[GOAL A] Rewrite the part of the passage about paying for a summer program that opens with the words containing "Do I regret" and closes with "you to straddle.", putting "hardship" in place of "sacrifice".
[GOAL B] In the passage about paying for a summer program, why did the writer's grandparents cover the remaining expenses? Answer in one to three sentences.

[PASSAGE PROVIDED]

At some point I worked up the courage to film a GoFundMe video and promote it in every social media circle I could. Some weeks later, I heard a friend jokingly remark about “Angela asking for money.” That was perhaps the lowest I’d ever felt about myself.

I didn’t know until after the trip that my mom, after her own bouts of tears behind closed doors, also sold her best camera—her most valuable asset as a photographer—to help finance it. My grandparents ultimately covered the remaining expenses so we could afford to return to Shanghai for a visit before my grandfather passed.

Do I regret it all? That summer program gave me some of the most exhilarating memories and friendships I’ve ever made, but to make it a reality meant a lot of sacrifice and a lot of pain. That’s the balance poverty forces you to straddle.

My dad knew an expensive summer program was just a taste of what’s to come. I can only imagine how daunting it must have been to be raising a daughter approaching college age with dreams of attending out-of-state, private, big-city East Coast institutions.

Spoiler: I received a full ride from a school I love with all my heart, so everything turned out alright!

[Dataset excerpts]

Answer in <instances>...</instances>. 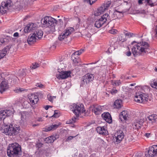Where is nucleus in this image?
<instances>
[{
	"mask_svg": "<svg viewBox=\"0 0 157 157\" xmlns=\"http://www.w3.org/2000/svg\"><path fill=\"white\" fill-rule=\"evenodd\" d=\"M133 35L132 33H125V35L126 36H130V37H132V35Z\"/></svg>",
	"mask_w": 157,
	"mask_h": 157,
	"instance_id": "864d4df0",
	"label": "nucleus"
},
{
	"mask_svg": "<svg viewBox=\"0 0 157 157\" xmlns=\"http://www.w3.org/2000/svg\"><path fill=\"white\" fill-rule=\"evenodd\" d=\"M1 90L0 92L2 93L7 89L9 87L8 83L6 81H3L0 85Z\"/></svg>",
	"mask_w": 157,
	"mask_h": 157,
	"instance_id": "4be33fe9",
	"label": "nucleus"
},
{
	"mask_svg": "<svg viewBox=\"0 0 157 157\" xmlns=\"http://www.w3.org/2000/svg\"><path fill=\"white\" fill-rule=\"evenodd\" d=\"M151 86L153 88L157 89V79L156 81L153 82V83H152Z\"/></svg>",
	"mask_w": 157,
	"mask_h": 157,
	"instance_id": "49530a36",
	"label": "nucleus"
},
{
	"mask_svg": "<svg viewBox=\"0 0 157 157\" xmlns=\"http://www.w3.org/2000/svg\"><path fill=\"white\" fill-rule=\"evenodd\" d=\"M7 150L9 157H16L21 151V147L18 144L13 143L9 145Z\"/></svg>",
	"mask_w": 157,
	"mask_h": 157,
	"instance_id": "f03ea898",
	"label": "nucleus"
},
{
	"mask_svg": "<svg viewBox=\"0 0 157 157\" xmlns=\"http://www.w3.org/2000/svg\"><path fill=\"white\" fill-rule=\"evenodd\" d=\"M71 73L70 71H62L57 78L59 79H65L70 76Z\"/></svg>",
	"mask_w": 157,
	"mask_h": 157,
	"instance_id": "dca6fc26",
	"label": "nucleus"
},
{
	"mask_svg": "<svg viewBox=\"0 0 157 157\" xmlns=\"http://www.w3.org/2000/svg\"><path fill=\"white\" fill-rule=\"evenodd\" d=\"M28 114V113L26 112H23L21 113V122H24L26 121V115Z\"/></svg>",
	"mask_w": 157,
	"mask_h": 157,
	"instance_id": "cd10ccee",
	"label": "nucleus"
},
{
	"mask_svg": "<svg viewBox=\"0 0 157 157\" xmlns=\"http://www.w3.org/2000/svg\"><path fill=\"white\" fill-rule=\"evenodd\" d=\"M39 66L40 65L39 63H35L34 64L33 63V66L31 67H32L33 69H35L39 67Z\"/></svg>",
	"mask_w": 157,
	"mask_h": 157,
	"instance_id": "79ce46f5",
	"label": "nucleus"
},
{
	"mask_svg": "<svg viewBox=\"0 0 157 157\" xmlns=\"http://www.w3.org/2000/svg\"><path fill=\"white\" fill-rule=\"evenodd\" d=\"M85 2H89L90 5L93 4L96 2L97 0H83Z\"/></svg>",
	"mask_w": 157,
	"mask_h": 157,
	"instance_id": "a18cd8bd",
	"label": "nucleus"
},
{
	"mask_svg": "<svg viewBox=\"0 0 157 157\" xmlns=\"http://www.w3.org/2000/svg\"><path fill=\"white\" fill-rule=\"evenodd\" d=\"M11 47L10 46H7L6 47L2 50H0V59L3 58L6 55L8 52Z\"/></svg>",
	"mask_w": 157,
	"mask_h": 157,
	"instance_id": "a211bd4d",
	"label": "nucleus"
},
{
	"mask_svg": "<svg viewBox=\"0 0 157 157\" xmlns=\"http://www.w3.org/2000/svg\"><path fill=\"white\" fill-rule=\"evenodd\" d=\"M56 96H52L50 94H48L47 95V98L48 100L50 101H52L53 99L54 98H56Z\"/></svg>",
	"mask_w": 157,
	"mask_h": 157,
	"instance_id": "58836bf2",
	"label": "nucleus"
},
{
	"mask_svg": "<svg viewBox=\"0 0 157 157\" xmlns=\"http://www.w3.org/2000/svg\"><path fill=\"white\" fill-rule=\"evenodd\" d=\"M154 70L155 71L157 72V67H155Z\"/></svg>",
	"mask_w": 157,
	"mask_h": 157,
	"instance_id": "774afa93",
	"label": "nucleus"
},
{
	"mask_svg": "<svg viewBox=\"0 0 157 157\" xmlns=\"http://www.w3.org/2000/svg\"><path fill=\"white\" fill-rule=\"evenodd\" d=\"M147 119L151 123L155 122L157 121V115L155 114H152L147 117Z\"/></svg>",
	"mask_w": 157,
	"mask_h": 157,
	"instance_id": "a878e982",
	"label": "nucleus"
},
{
	"mask_svg": "<svg viewBox=\"0 0 157 157\" xmlns=\"http://www.w3.org/2000/svg\"><path fill=\"white\" fill-rule=\"evenodd\" d=\"M149 47V44L146 42L142 41L137 44L133 47L132 49V53L134 56L140 55L142 53H148L147 50Z\"/></svg>",
	"mask_w": 157,
	"mask_h": 157,
	"instance_id": "f257e3e1",
	"label": "nucleus"
},
{
	"mask_svg": "<svg viewBox=\"0 0 157 157\" xmlns=\"http://www.w3.org/2000/svg\"><path fill=\"white\" fill-rule=\"evenodd\" d=\"M135 85H136V83H134L131 84L130 85L131 86H135Z\"/></svg>",
	"mask_w": 157,
	"mask_h": 157,
	"instance_id": "338daca9",
	"label": "nucleus"
},
{
	"mask_svg": "<svg viewBox=\"0 0 157 157\" xmlns=\"http://www.w3.org/2000/svg\"><path fill=\"white\" fill-rule=\"evenodd\" d=\"M21 72H22V73H23V76H25V71H24L23 70L21 71Z\"/></svg>",
	"mask_w": 157,
	"mask_h": 157,
	"instance_id": "e2e57ef3",
	"label": "nucleus"
},
{
	"mask_svg": "<svg viewBox=\"0 0 157 157\" xmlns=\"http://www.w3.org/2000/svg\"><path fill=\"white\" fill-rule=\"evenodd\" d=\"M97 132L100 134L102 135H105L106 132H108L107 130H105L104 127H98L96 128Z\"/></svg>",
	"mask_w": 157,
	"mask_h": 157,
	"instance_id": "393cba45",
	"label": "nucleus"
},
{
	"mask_svg": "<svg viewBox=\"0 0 157 157\" xmlns=\"http://www.w3.org/2000/svg\"><path fill=\"white\" fill-rule=\"evenodd\" d=\"M7 10V9H5L4 7H3L2 6L0 7V12L2 14L5 13Z\"/></svg>",
	"mask_w": 157,
	"mask_h": 157,
	"instance_id": "72a5a7b5",
	"label": "nucleus"
},
{
	"mask_svg": "<svg viewBox=\"0 0 157 157\" xmlns=\"http://www.w3.org/2000/svg\"><path fill=\"white\" fill-rule=\"evenodd\" d=\"M42 121V119L41 118H39L38 119V121Z\"/></svg>",
	"mask_w": 157,
	"mask_h": 157,
	"instance_id": "0e129e2a",
	"label": "nucleus"
},
{
	"mask_svg": "<svg viewBox=\"0 0 157 157\" xmlns=\"http://www.w3.org/2000/svg\"><path fill=\"white\" fill-rule=\"evenodd\" d=\"M75 137V136H69L67 138V139L66 141H68L70 140H72L73 138H74Z\"/></svg>",
	"mask_w": 157,
	"mask_h": 157,
	"instance_id": "3c124183",
	"label": "nucleus"
},
{
	"mask_svg": "<svg viewBox=\"0 0 157 157\" xmlns=\"http://www.w3.org/2000/svg\"><path fill=\"white\" fill-rule=\"evenodd\" d=\"M92 111L95 115H99L102 112L101 107L100 105L95 106L94 107Z\"/></svg>",
	"mask_w": 157,
	"mask_h": 157,
	"instance_id": "5701e85b",
	"label": "nucleus"
},
{
	"mask_svg": "<svg viewBox=\"0 0 157 157\" xmlns=\"http://www.w3.org/2000/svg\"><path fill=\"white\" fill-rule=\"evenodd\" d=\"M148 96L146 94L141 92L136 93L134 99L135 101L139 103H145L147 101Z\"/></svg>",
	"mask_w": 157,
	"mask_h": 157,
	"instance_id": "39448f33",
	"label": "nucleus"
},
{
	"mask_svg": "<svg viewBox=\"0 0 157 157\" xmlns=\"http://www.w3.org/2000/svg\"><path fill=\"white\" fill-rule=\"evenodd\" d=\"M101 116L103 119L108 122V112L104 113L101 114Z\"/></svg>",
	"mask_w": 157,
	"mask_h": 157,
	"instance_id": "7c9ffc66",
	"label": "nucleus"
},
{
	"mask_svg": "<svg viewBox=\"0 0 157 157\" xmlns=\"http://www.w3.org/2000/svg\"><path fill=\"white\" fill-rule=\"evenodd\" d=\"M13 36L14 37H18L19 36V33L17 32H16L14 33Z\"/></svg>",
	"mask_w": 157,
	"mask_h": 157,
	"instance_id": "6e6d98bb",
	"label": "nucleus"
},
{
	"mask_svg": "<svg viewBox=\"0 0 157 157\" xmlns=\"http://www.w3.org/2000/svg\"><path fill=\"white\" fill-rule=\"evenodd\" d=\"M108 14L105 13L102 16L101 18L95 22V26L97 28H100L107 21Z\"/></svg>",
	"mask_w": 157,
	"mask_h": 157,
	"instance_id": "9b49d317",
	"label": "nucleus"
},
{
	"mask_svg": "<svg viewBox=\"0 0 157 157\" xmlns=\"http://www.w3.org/2000/svg\"><path fill=\"white\" fill-rule=\"evenodd\" d=\"M11 1L10 0H8L6 2H4L2 3L1 6L8 10V8L11 6Z\"/></svg>",
	"mask_w": 157,
	"mask_h": 157,
	"instance_id": "bb28decb",
	"label": "nucleus"
},
{
	"mask_svg": "<svg viewBox=\"0 0 157 157\" xmlns=\"http://www.w3.org/2000/svg\"><path fill=\"white\" fill-rule=\"evenodd\" d=\"M134 43H137V42L135 41H134L132 42V43H131V45H133V44Z\"/></svg>",
	"mask_w": 157,
	"mask_h": 157,
	"instance_id": "69168bd1",
	"label": "nucleus"
},
{
	"mask_svg": "<svg viewBox=\"0 0 157 157\" xmlns=\"http://www.w3.org/2000/svg\"><path fill=\"white\" fill-rule=\"evenodd\" d=\"M20 128L19 125L10 124L9 126L5 127L2 130V132L6 135L15 136L19 133Z\"/></svg>",
	"mask_w": 157,
	"mask_h": 157,
	"instance_id": "20e7f679",
	"label": "nucleus"
},
{
	"mask_svg": "<svg viewBox=\"0 0 157 157\" xmlns=\"http://www.w3.org/2000/svg\"><path fill=\"white\" fill-rule=\"evenodd\" d=\"M129 115L128 112L124 110L121 112L119 115V119L121 121L127 120V118L129 117Z\"/></svg>",
	"mask_w": 157,
	"mask_h": 157,
	"instance_id": "f3484780",
	"label": "nucleus"
},
{
	"mask_svg": "<svg viewBox=\"0 0 157 157\" xmlns=\"http://www.w3.org/2000/svg\"><path fill=\"white\" fill-rule=\"evenodd\" d=\"M74 31V29L73 28L69 27L67 28L65 30V32H64L61 35H59V40H62L65 38H67Z\"/></svg>",
	"mask_w": 157,
	"mask_h": 157,
	"instance_id": "f8f14e48",
	"label": "nucleus"
},
{
	"mask_svg": "<svg viewBox=\"0 0 157 157\" xmlns=\"http://www.w3.org/2000/svg\"><path fill=\"white\" fill-rule=\"evenodd\" d=\"M14 91L16 93H18V92H21L22 91V90H21V89L20 88L19 89L14 90Z\"/></svg>",
	"mask_w": 157,
	"mask_h": 157,
	"instance_id": "052dcab7",
	"label": "nucleus"
},
{
	"mask_svg": "<svg viewBox=\"0 0 157 157\" xmlns=\"http://www.w3.org/2000/svg\"><path fill=\"white\" fill-rule=\"evenodd\" d=\"M51 131H53L57 128L59 127V125L57 124H52L50 125Z\"/></svg>",
	"mask_w": 157,
	"mask_h": 157,
	"instance_id": "f704fd0d",
	"label": "nucleus"
},
{
	"mask_svg": "<svg viewBox=\"0 0 157 157\" xmlns=\"http://www.w3.org/2000/svg\"><path fill=\"white\" fill-rule=\"evenodd\" d=\"M57 138V136H51L45 138V141L47 143H53Z\"/></svg>",
	"mask_w": 157,
	"mask_h": 157,
	"instance_id": "b1692460",
	"label": "nucleus"
},
{
	"mask_svg": "<svg viewBox=\"0 0 157 157\" xmlns=\"http://www.w3.org/2000/svg\"><path fill=\"white\" fill-rule=\"evenodd\" d=\"M59 116V114L58 113V111L56 110L54 111V113L52 117L56 118L58 117Z\"/></svg>",
	"mask_w": 157,
	"mask_h": 157,
	"instance_id": "ea45409f",
	"label": "nucleus"
},
{
	"mask_svg": "<svg viewBox=\"0 0 157 157\" xmlns=\"http://www.w3.org/2000/svg\"><path fill=\"white\" fill-rule=\"evenodd\" d=\"M94 78V75L93 74L87 73L83 77V80L81 84L82 85L83 82H85L86 84H87L88 83L92 81Z\"/></svg>",
	"mask_w": 157,
	"mask_h": 157,
	"instance_id": "ddd939ff",
	"label": "nucleus"
},
{
	"mask_svg": "<svg viewBox=\"0 0 157 157\" xmlns=\"http://www.w3.org/2000/svg\"><path fill=\"white\" fill-rule=\"evenodd\" d=\"M49 106H50V105H47L44 107V109L46 110H48L49 108Z\"/></svg>",
	"mask_w": 157,
	"mask_h": 157,
	"instance_id": "680f3d73",
	"label": "nucleus"
},
{
	"mask_svg": "<svg viewBox=\"0 0 157 157\" xmlns=\"http://www.w3.org/2000/svg\"><path fill=\"white\" fill-rule=\"evenodd\" d=\"M114 137L111 140L112 142L114 143L115 144L120 143L124 139V135L122 130H119L117 131L114 135Z\"/></svg>",
	"mask_w": 157,
	"mask_h": 157,
	"instance_id": "0eeeda50",
	"label": "nucleus"
},
{
	"mask_svg": "<svg viewBox=\"0 0 157 157\" xmlns=\"http://www.w3.org/2000/svg\"><path fill=\"white\" fill-rule=\"evenodd\" d=\"M76 119V118L75 117L74 118H72V120H69L67 122V123L68 124H71L74 123Z\"/></svg>",
	"mask_w": 157,
	"mask_h": 157,
	"instance_id": "37998d69",
	"label": "nucleus"
},
{
	"mask_svg": "<svg viewBox=\"0 0 157 157\" xmlns=\"http://www.w3.org/2000/svg\"><path fill=\"white\" fill-rule=\"evenodd\" d=\"M6 113L3 110L0 111V121L4 120L6 117V115H5Z\"/></svg>",
	"mask_w": 157,
	"mask_h": 157,
	"instance_id": "2f4dec72",
	"label": "nucleus"
},
{
	"mask_svg": "<svg viewBox=\"0 0 157 157\" xmlns=\"http://www.w3.org/2000/svg\"><path fill=\"white\" fill-rule=\"evenodd\" d=\"M33 34L36 39L38 38V39H40L42 37L43 33L41 30L36 29L33 31Z\"/></svg>",
	"mask_w": 157,
	"mask_h": 157,
	"instance_id": "6ab92c4d",
	"label": "nucleus"
},
{
	"mask_svg": "<svg viewBox=\"0 0 157 157\" xmlns=\"http://www.w3.org/2000/svg\"><path fill=\"white\" fill-rule=\"evenodd\" d=\"M121 100H116L114 102V104L116 107L117 109H119L121 108Z\"/></svg>",
	"mask_w": 157,
	"mask_h": 157,
	"instance_id": "c756f323",
	"label": "nucleus"
},
{
	"mask_svg": "<svg viewBox=\"0 0 157 157\" xmlns=\"http://www.w3.org/2000/svg\"><path fill=\"white\" fill-rule=\"evenodd\" d=\"M108 2L103 3L101 6L99 7L97 10L94 12V15L95 16H98L103 13L108 8Z\"/></svg>",
	"mask_w": 157,
	"mask_h": 157,
	"instance_id": "9d476101",
	"label": "nucleus"
},
{
	"mask_svg": "<svg viewBox=\"0 0 157 157\" xmlns=\"http://www.w3.org/2000/svg\"><path fill=\"white\" fill-rule=\"evenodd\" d=\"M131 55V53L130 51H128L126 53V55L128 56H130Z\"/></svg>",
	"mask_w": 157,
	"mask_h": 157,
	"instance_id": "13d9d810",
	"label": "nucleus"
},
{
	"mask_svg": "<svg viewBox=\"0 0 157 157\" xmlns=\"http://www.w3.org/2000/svg\"><path fill=\"white\" fill-rule=\"evenodd\" d=\"M70 108L77 117H78L79 114L85 111L84 105L82 104L78 105L76 104H73L71 105Z\"/></svg>",
	"mask_w": 157,
	"mask_h": 157,
	"instance_id": "423d86ee",
	"label": "nucleus"
},
{
	"mask_svg": "<svg viewBox=\"0 0 157 157\" xmlns=\"http://www.w3.org/2000/svg\"><path fill=\"white\" fill-rule=\"evenodd\" d=\"M41 21L44 27L50 28V33L55 31V25L57 22L56 19L50 17H45L42 19Z\"/></svg>",
	"mask_w": 157,
	"mask_h": 157,
	"instance_id": "7ed1b4c3",
	"label": "nucleus"
},
{
	"mask_svg": "<svg viewBox=\"0 0 157 157\" xmlns=\"http://www.w3.org/2000/svg\"><path fill=\"white\" fill-rule=\"evenodd\" d=\"M144 1V3H145V6L148 5L151 7H153L155 6L154 3H153L151 0H139L138 1V4L141 5L143 4V1Z\"/></svg>",
	"mask_w": 157,
	"mask_h": 157,
	"instance_id": "aec40b11",
	"label": "nucleus"
},
{
	"mask_svg": "<svg viewBox=\"0 0 157 157\" xmlns=\"http://www.w3.org/2000/svg\"><path fill=\"white\" fill-rule=\"evenodd\" d=\"M37 39L36 38V37L32 33L29 35L27 38V41L29 44H31L35 42Z\"/></svg>",
	"mask_w": 157,
	"mask_h": 157,
	"instance_id": "412c9836",
	"label": "nucleus"
},
{
	"mask_svg": "<svg viewBox=\"0 0 157 157\" xmlns=\"http://www.w3.org/2000/svg\"><path fill=\"white\" fill-rule=\"evenodd\" d=\"M115 83L116 84V86H118L120 84H121V82L120 81V80H116V81Z\"/></svg>",
	"mask_w": 157,
	"mask_h": 157,
	"instance_id": "603ef678",
	"label": "nucleus"
},
{
	"mask_svg": "<svg viewBox=\"0 0 157 157\" xmlns=\"http://www.w3.org/2000/svg\"><path fill=\"white\" fill-rule=\"evenodd\" d=\"M71 58L73 61L75 63H78L77 61V59L78 56L76 54H75L74 52L72 54L71 56Z\"/></svg>",
	"mask_w": 157,
	"mask_h": 157,
	"instance_id": "c85d7f7f",
	"label": "nucleus"
},
{
	"mask_svg": "<svg viewBox=\"0 0 157 157\" xmlns=\"http://www.w3.org/2000/svg\"><path fill=\"white\" fill-rule=\"evenodd\" d=\"M117 29L112 28L109 30V33L114 35L117 34Z\"/></svg>",
	"mask_w": 157,
	"mask_h": 157,
	"instance_id": "c9c22d12",
	"label": "nucleus"
},
{
	"mask_svg": "<svg viewBox=\"0 0 157 157\" xmlns=\"http://www.w3.org/2000/svg\"><path fill=\"white\" fill-rule=\"evenodd\" d=\"M3 111H4V112L6 113L5 115H6V117L10 116L12 113L11 111L9 110H3Z\"/></svg>",
	"mask_w": 157,
	"mask_h": 157,
	"instance_id": "e433bc0d",
	"label": "nucleus"
},
{
	"mask_svg": "<svg viewBox=\"0 0 157 157\" xmlns=\"http://www.w3.org/2000/svg\"><path fill=\"white\" fill-rule=\"evenodd\" d=\"M123 37V35H121L119 36L117 40H119L120 41H121L122 42H124L126 41V40Z\"/></svg>",
	"mask_w": 157,
	"mask_h": 157,
	"instance_id": "4c0bfd02",
	"label": "nucleus"
},
{
	"mask_svg": "<svg viewBox=\"0 0 157 157\" xmlns=\"http://www.w3.org/2000/svg\"><path fill=\"white\" fill-rule=\"evenodd\" d=\"M147 157H153L157 156V145H153L149 147L148 150L145 152Z\"/></svg>",
	"mask_w": 157,
	"mask_h": 157,
	"instance_id": "1a4fd4ad",
	"label": "nucleus"
},
{
	"mask_svg": "<svg viewBox=\"0 0 157 157\" xmlns=\"http://www.w3.org/2000/svg\"><path fill=\"white\" fill-rule=\"evenodd\" d=\"M84 51L83 49H81L78 51H77L76 52H75V54H76L78 56L80 55Z\"/></svg>",
	"mask_w": 157,
	"mask_h": 157,
	"instance_id": "c03bdc74",
	"label": "nucleus"
},
{
	"mask_svg": "<svg viewBox=\"0 0 157 157\" xmlns=\"http://www.w3.org/2000/svg\"><path fill=\"white\" fill-rule=\"evenodd\" d=\"M155 36L156 37H157V25L155 27Z\"/></svg>",
	"mask_w": 157,
	"mask_h": 157,
	"instance_id": "4d7b16f0",
	"label": "nucleus"
},
{
	"mask_svg": "<svg viewBox=\"0 0 157 157\" xmlns=\"http://www.w3.org/2000/svg\"><path fill=\"white\" fill-rule=\"evenodd\" d=\"M151 134L150 133H147L145 134V136L147 138H149Z\"/></svg>",
	"mask_w": 157,
	"mask_h": 157,
	"instance_id": "bf43d9fd",
	"label": "nucleus"
},
{
	"mask_svg": "<svg viewBox=\"0 0 157 157\" xmlns=\"http://www.w3.org/2000/svg\"><path fill=\"white\" fill-rule=\"evenodd\" d=\"M111 82L113 85L114 86H116V84L115 83L116 81L111 80Z\"/></svg>",
	"mask_w": 157,
	"mask_h": 157,
	"instance_id": "5fc2aeb1",
	"label": "nucleus"
},
{
	"mask_svg": "<svg viewBox=\"0 0 157 157\" xmlns=\"http://www.w3.org/2000/svg\"><path fill=\"white\" fill-rule=\"evenodd\" d=\"M36 86L40 88H43L44 87V85L40 83H36Z\"/></svg>",
	"mask_w": 157,
	"mask_h": 157,
	"instance_id": "8fccbe9b",
	"label": "nucleus"
},
{
	"mask_svg": "<svg viewBox=\"0 0 157 157\" xmlns=\"http://www.w3.org/2000/svg\"><path fill=\"white\" fill-rule=\"evenodd\" d=\"M118 92V91L115 88H113L111 90H109V93H110L113 95H115Z\"/></svg>",
	"mask_w": 157,
	"mask_h": 157,
	"instance_id": "473e14b6",
	"label": "nucleus"
},
{
	"mask_svg": "<svg viewBox=\"0 0 157 157\" xmlns=\"http://www.w3.org/2000/svg\"><path fill=\"white\" fill-rule=\"evenodd\" d=\"M110 72L109 73V78H115V75L113 74V71L111 72V71L109 70Z\"/></svg>",
	"mask_w": 157,
	"mask_h": 157,
	"instance_id": "a19ab883",
	"label": "nucleus"
},
{
	"mask_svg": "<svg viewBox=\"0 0 157 157\" xmlns=\"http://www.w3.org/2000/svg\"><path fill=\"white\" fill-rule=\"evenodd\" d=\"M36 26L37 25L36 24H29L25 27L24 31L25 33L33 32L36 29Z\"/></svg>",
	"mask_w": 157,
	"mask_h": 157,
	"instance_id": "4468645a",
	"label": "nucleus"
},
{
	"mask_svg": "<svg viewBox=\"0 0 157 157\" xmlns=\"http://www.w3.org/2000/svg\"><path fill=\"white\" fill-rule=\"evenodd\" d=\"M112 119L111 116L110 114L109 113V124L112 123Z\"/></svg>",
	"mask_w": 157,
	"mask_h": 157,
	"instance_id": "09e8293b",
	"label": "nucleus"
},
{
	"mask_svg": "<svg viewBox=\"0 0 157 157\" xmlns=\"http://www.w3.org/2000/svg\"><path fill=\"white\" fill-rule=\"evenodd\" d=\"M28 98L29 100L30 103L33 105L36 104L39 100V98L37 96L33 94H29Z\"/></svg>",
	"mask_w": 157,
	"mask_h": 157,
	"instance_id": "2eb2a0df",
	"label": "nucleus"
},
{
	"mask_svg": "<svg viewBox=\"0 0 157 157\" xmlns=\"http://www.w3.org/2000/svg\"><path fill=\"white\" fill-rule=\"evenodd\" d=\"M50 127V125L46 127L44 129V131L46 132L51 131Z\"/></svg>",
	"mask_w": 157,
	"mask_h": 157,
	"instance_id": "de8ad7c7",
	"label": "nucleus"
},
{
	"mask_svg": "<svg viewBox=\"0 0 157 157\" xmlns=\"http://www.w3.org/2000/svg\"><path fill=\"white\" fill-rule=\"evenodd\" d=\"M145 115L139 117L133 124V128L136 129H138L140 128L143 125L144 122L146 120L145 116Z\"/></svg>",
	"mask_w": 157,
	"mask_h": 157,
	"instance_id": "6e6552de",
	"label": "nucleus"
}]
</instances>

[FULL ANSWER A]
Do I regret it all? That summer program gave me some of the most exhilarating memories and friendships I’ve ever made, but to make it a reality meant a lot of hardship and a lot of pain. That’s the balance poverty forces you to straddle.

[FULL ANSWER B] They covered the remaining expenses so the family could afford to return to Shanghai for a visit before the writer's grandfather passed.